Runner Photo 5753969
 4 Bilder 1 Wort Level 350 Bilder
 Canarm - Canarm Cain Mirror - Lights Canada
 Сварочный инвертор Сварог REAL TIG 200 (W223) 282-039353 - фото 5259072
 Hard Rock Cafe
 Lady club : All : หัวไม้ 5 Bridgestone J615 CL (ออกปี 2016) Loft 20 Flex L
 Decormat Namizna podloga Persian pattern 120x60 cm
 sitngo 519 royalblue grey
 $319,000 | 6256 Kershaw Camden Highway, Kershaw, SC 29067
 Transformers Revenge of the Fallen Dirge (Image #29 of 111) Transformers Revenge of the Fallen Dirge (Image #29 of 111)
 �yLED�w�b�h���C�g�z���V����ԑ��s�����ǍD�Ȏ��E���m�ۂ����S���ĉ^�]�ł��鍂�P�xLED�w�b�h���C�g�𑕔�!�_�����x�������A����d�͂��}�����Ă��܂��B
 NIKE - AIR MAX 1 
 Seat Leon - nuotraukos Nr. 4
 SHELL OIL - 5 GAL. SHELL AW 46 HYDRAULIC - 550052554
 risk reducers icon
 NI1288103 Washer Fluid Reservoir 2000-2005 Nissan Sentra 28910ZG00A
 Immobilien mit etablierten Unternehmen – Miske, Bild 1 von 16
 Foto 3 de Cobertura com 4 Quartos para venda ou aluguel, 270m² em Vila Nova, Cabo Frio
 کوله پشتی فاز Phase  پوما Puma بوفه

_ _ _

(Required work) Please convert the rows above into a numbered list, leaving out any blank lines.

(Response area)
1. Runner Photo 5753969
2.  4 Bilder 1 Wort Level 350 Bilder
3.  Canarm - Canarm Cain Mirror - Lights Canada
4.  Сварочный инвертор Сварог REAL TIG 200 (W223) 282-039353 - фото 5259072
5.  Hard Rock Cafe
6.  Lady club : All : หัวไม้ 5 Bridgestone J615 CL (ออกปี 2016) Loft 20 Flex L
7.  Decormat Namizna podloga Persian pattern 120x60 cm
8.  sitngo 519 royalblue grey
9.  $319,000 | 6256 Kershaw Camden Highway, Kershaw, SC 29067
10.  Transformers Revenge of the Fallen Dirge (Image #29 of 111) Transformers Revenge of the Fallen Dirge (Image #29 of 111)
11.  �yLED�w�b�h���C�g�z���V����ԑ��s�����ǍD�Ȏ��E���m�ۂ����S���ĉ^�]�ł��鍂�P�xLED�w�b�h���C�g�𑕔�!�_�����x�������A����d�͂��}�����Ă��܂��B
12.  NIKE - AIR MAX 1 
13.  Seat Leon - nuotraukos Nr. 4
14.  SHELL OIL - 5 GAL. SHELL AW 46 HYDRAULIC - 550052554
15.  risk reducers icon
16.  NI1288103 Washer Fluid Reservoir 2000-2005 Nissan Sentra 28910ZG00A
17.  Immobilien mit etablierten Unternehmen – Miske, Bild 1 von 16
18.  Foto 3 de Cobertura com 4 Quartos para venda ou aluguel, 270m² em Vila Nova, Cabo Frio
19.  کوله پشتی فاز Phase  پوما Puma بوفه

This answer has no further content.